• Extracted text:
BEGIN
UNITED STATES
SECURITIES AND EXCHANGE COMMISSION
Washington, D.C. 20549

 

FORM 6-K

 

REPORT OF FOREIGN PRIVATE ISSUER
PURSUANT TO RULE 13a-16 OR 15d-16
UNDER THE SECURITIES EXCHANGE ACT OF 1934

 

For the date of December 1, 2023

 

Commission File Number 001-39124

 


Centogene N.V.
(Translation of registrant's name into English)

 

Am Strande 7
18055 Rostock

 

Germany
(Address of principal executive offices)

 

Indicate by check mark whether the registrant files or will file annual reports under cover of Form 20-F or Form 40-F.

 

Form 20-F..X.. Form 40-F.....

 


Indicate by check mark if the registrant is submitting the Form 6-K in paper as permitted by Regulation S-T Rule 101(b)(1): ___

 

Indicate by check mark if the registrant is submitting the Form 6-K in paper as permitted by Regulation S-T Rule 101(b)(7): ____

 

 

 

 

Centogene N.V.

 

On December 1, 2023, Centogene N.V. convened the extraordinary general meeting of shareholders to be held on December 18, 2023, and made available to its shareholders certain other materials in connection with such meeting.
END
• Data segment:
BEGIN
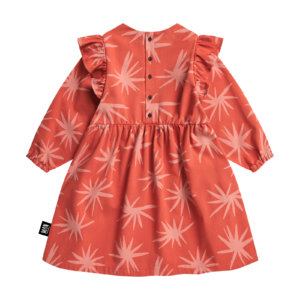 red party dress back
END
• About this exercise: Copy the stretch of the SEC filing above from "On December 1, 2023, Centogene" through "with such meeting.", word for word.

• Result of the task:
On December 1, 2023, Centogene N.V. convened the extraordinary general meeting of shareholders to be held on December 18, 2023, and made available to its shareholders certain other materials in connection with such meeting.